Doppler-Enhanced Deep Learning: Improving Thyroid Nodule Segmentation with YOLOv5 Instance Segmentation
Mahmoud El Hussieni
TL;DR
The study tackles the challenge of accurate thyroid nodule segmentation in ultrasound by evaluating multiple YOLOv5-based instance segmentation variants, with and without doppler imaging. It demonstrates that doppler data significantly enhances segmentation across model sizes, with YOLOv5-Large achieving the highest Dice (0.91) and mAP (0.87) on the doppler-inclusive dataset, while smaller models remain viable for resource-constrained deployment. The work highlights real-time applicability, model-size trade-offs, and the surprising value of doppler information in automated delineation, suggesting practical pathways for AI-assisted thyroid cancer workflows. Limitations include single-institution data and lack of augmentation, indicating the need for broader validation and data diversity to generalize findings further.
Abstract
The increasing prevalence of thyroid cancer globally has led to the development of various computer-aided detection methods. Accurate segmentation of thyroid nodules is a critical first step in the development of AI-assisted clinical decision support systems. This study focuses on instance segmentation of thyroid nodules using YOLOv5 algorithms on ultrasound images.

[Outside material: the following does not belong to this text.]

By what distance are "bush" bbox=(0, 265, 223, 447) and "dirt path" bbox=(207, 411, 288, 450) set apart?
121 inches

We evaluated multiple YOLOv5 variants (Nano, Small, Medium, Large, and XLarge) across two dataset versions, with and without doppler images. The YOLOv5-Large algorithm achieved the highest performance with a dice score of 91\% and mAP of 0.87 on the dataset including doppler images. Notably, our results demonstrate that doppler images, typically excluded by physicians, can significantly improve segmentation performance. The YOLOv5-Small model achieved 79\% dice score when doppler images were excluded, while including them improved performance across all model variants. These findings suggest that instance segmentation with YOLOv5 provides an effective real-time approach for thyroid nodule detection, with potential clinical applications in automated diagnostic systems.